De la casa llegan malas noticias: “La niña ha muerto ¿Para qué molestar al maestro?” La tempestad que temíamos llegó y ya terminó todo. Ya desapareció la última esperanza.

Y, es entonces, cuando Jesús se gira. Había oído la mala noticia que le daban al padre de la niña y le dice a éste: “¡No tengas miedo, basta que tengas fe!”.

Llegados a la casa de Jairo, Jesús toma al padre y a la madre de la niña, recompone el círculo primero de los afectos, el ámbito donde se despliega el amor que es el que da vida – “Amar es decir, tu no morirás nunca para mi” (G, Marcel)- e invita a entrar también a tres de sus discípulos, aquellos más cercanos a El. Les introduce en la escuela de la vida, de la existencia. Nada de discursos sobre la muerte, nada de explicaciones sobre el porqué del dolor, simplemente les ofrece la oportunidad de ser testigos del combate frente al último enemigo, del cuerpo a cuerpo entre la vida y la muerte. Observemos y aprendamos también nosotros:

“”Tomó la mano de la niña” ¡Qué bellísima imagen de Dios: Dios es una mano que te agarra la mano! La mano de una niña y la mano de Dios. Y, esto, a pesar de la prohibición explícita de la Ley que prohibía terminantemente tocar un cadáver. Quien tocaba un cadáver era declarado ipso facto como impuro…Hoy diríamos, cometía un pecado grave…Tocar a un muerto estaba terminantemente prohibido, pero Jesús es la libertad en persona…Y con su gesto nos enseña que es necesario tocar la fragilidad, el dolor, la desesperación de las personas. La vida, el afecto, el cariño es eso: una historia de manos. Manos, echar una mano, agarrar la mano, acariciar con las manos, en las casas, junto a la cuna, en el lecho del dolor, al final de los primeros pasos…la vida es eso, la amistad es eso…Una mano tendida …No un dedo que apunta o condena, sino una mano que agarra, que acoge, que ayuda a levantarse…

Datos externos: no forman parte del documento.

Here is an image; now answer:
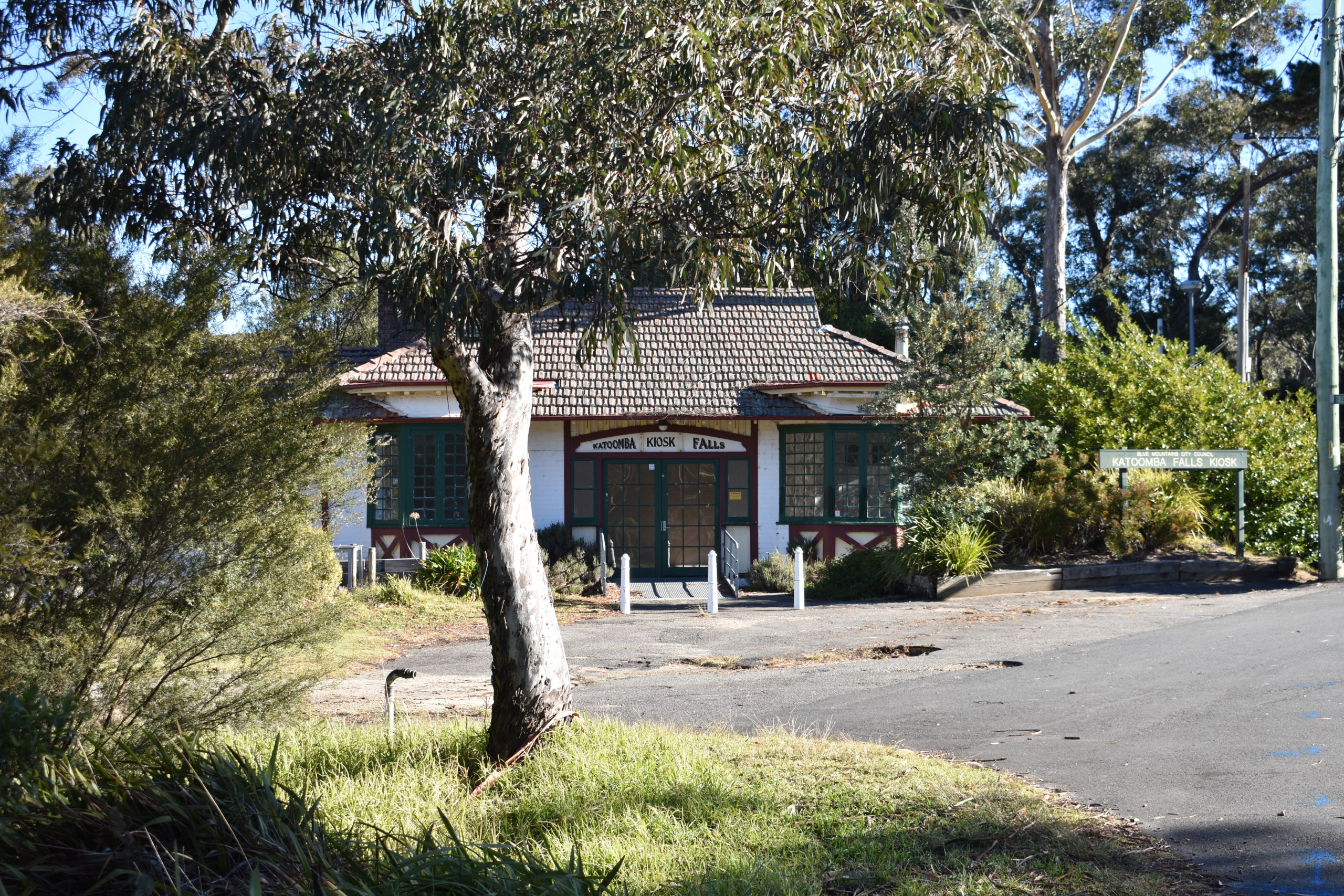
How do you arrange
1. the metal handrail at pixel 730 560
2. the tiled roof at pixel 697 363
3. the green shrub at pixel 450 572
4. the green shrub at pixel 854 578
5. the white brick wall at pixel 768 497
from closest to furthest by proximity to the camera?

Obviamente, llegados aquí, hemos de leer desde lo que el Evangelio nos sugiere, las últimas noticias sobre los cuidados a las personas más frágiles, a los enfermos, a los desahuciados…Ayer entró en vigor la Ley de la eutanasia…El otro no es un estorbo del que prescindir cuando nos incomoda…No se trata, por supuesto de alargar la vida de forma absurda y artificial, se trata más bien de elegir morir con dignidad, rodeados de aquellos cuidados que nos pueden ayudar a paliar las situaciones difíciles o simplemente anularnos porque todo resulta menos costoso y más práctico. Morir con dignidad no significa mantenernos sin sedación o de forma artificial en los momentos difíciles y sin salida, se trata más bien de elegir entre vivir los últimos momentos con dignidad, con los cuidados paliativos correspondientes, procurados con sensatez, o acelerar un final menos exigente.

El gesto de Jesús no es ajeno a nuestro momento actual y nos plantea que reflexionemos en serio sobre la cultura del cuidado a personal y a los demás…Lo que no tiene excusa es ocultar los grandes temas de la vida, en este caso la eutanasia, al debate público, como si eso no tuviera que ver con cada ciudadano.

“Talita kum!” ¡Niña, levántate! Dos palabras arameas, la lengua materna de Jesús, que se cuelan en el griego original del evangelio y que ponen de manifiesto del lado de qué está Jesús: “¡Niña, levántate!” Jesús le da la mano, pero es ella la que tiene que levantarse, hay siempre en nuestras decisiones una gran dosis de responsabilidad personal…Nosotros debemos ayudar, agarrar, sostener…Pero la decisión de permanecer, de ponerse en pie o no, depende de cada uno de nosotros.

Dice Marcos, que la niña “se levantó y comenzó a andar…” Jesús nos invita a vivir una vida en pie, en vertical…Fue restituida a los suyos, al círculo de los abrazos…Y Jesús dijo a los padres:” ¡Denle de comer!” La niña se levantó, pero es a aquellos que la aman, los que deben cuidar esa vida, alimentarla con el cariño, apoyarla en sus sueños, ayudarla a crecer, tensar el arco para lanzar la flecha lo más lejos posible, de forma que esa niña,- cualquiera de sus niños, – llegue a ser lo mejor de lo que puede ser.

Quedémonos con la consigna de Jesús…Hombre, mujer, joven o maduro, a ti te lo digo:»¡Levántate!” ¡Vuelve a lo mejor de tu vida, revive!